Kolanovic Says $150 Billion Systematic Selling Drove Stock Rout
Comment of the Day

February 28 2020

Commentary by Eoin Treacy

Kolanovic Says $150 Billion Systematic Selling Drove Stock Rout

This article by Lu Wang for Bloomberg may be of interest to subscribers. Here it is in full:

About $150b worth of stock selling from computer-driven traders and options hedgers drove the S&P 500’s worst two-day slump since 2015, according to JPMorgan strategist Marko Kolanovic.

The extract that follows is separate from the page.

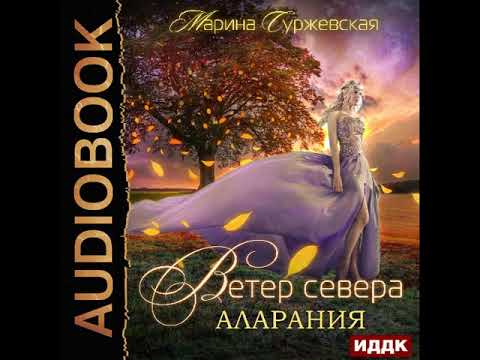 """2001381 Glava 01 Аудиокнига. Суржевская Марина """"Ветер Севера. Книга 2. Аларания"""""""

* The unloading is largely over, Kolanovic wrote in a note to clients on Wednesday
* While the spread of the coronavirus sparked risk-off, traders who watch market trends and volatility for trading signals acted as “significant drivers” of the rout as the S&P 500 broke key support levels
* Exacerbating the sell-off was the dwindling liquidity as a measure known as market depth dropped by more than 50% * The selling trend from commodity trading advisers, or CTAs, now seen over, as S&P 500’s 200d (~3045), 6m (2900) and 12m (2800) signals are not likely being breached
** CTA’s equity exposure fell from ~85th percentile last week to ~40th percentile now
** “Selling will likely stop here”
** “A move higher could prompt CTAs to buy back equity exposure, so we think risk from CTAs is skewed to the upside.”
* Volatility targeters, such as variable annuities and risk parity funds, are likely to continue selling over the next few days to account for the pickup in equity price swings that were too large to be offset by bond moves
** Selling pressure expected to ease once their exposure drops to 35th percentile, vs 75th percentile before the sell-off
* Expected inflows from pension funds, which rebalance monthly and will need to buy stocks to return to prior asset allocation levels following the latest decline, are helping support the market
** That demand estimated to equal to 1-2% upside for the market
* “Option hedgers and CTAs are now more likely to buy than sell, and volatility targeters are still selling but at a lower pace, so we think a short term bounce-back is getting likely given month-end flows”

Eoin Treacy's view

This note referenced above was released on Wednesday and since then the market has continued lower. However, the sharper the acceleration the closer we are to a low, even if dip buying has not worked to date, it will inevitably work eventually. Today was the last day of the month and it therefore represents the last opportunity for institutional investors like pensions and insurance companies to commit capital to the market.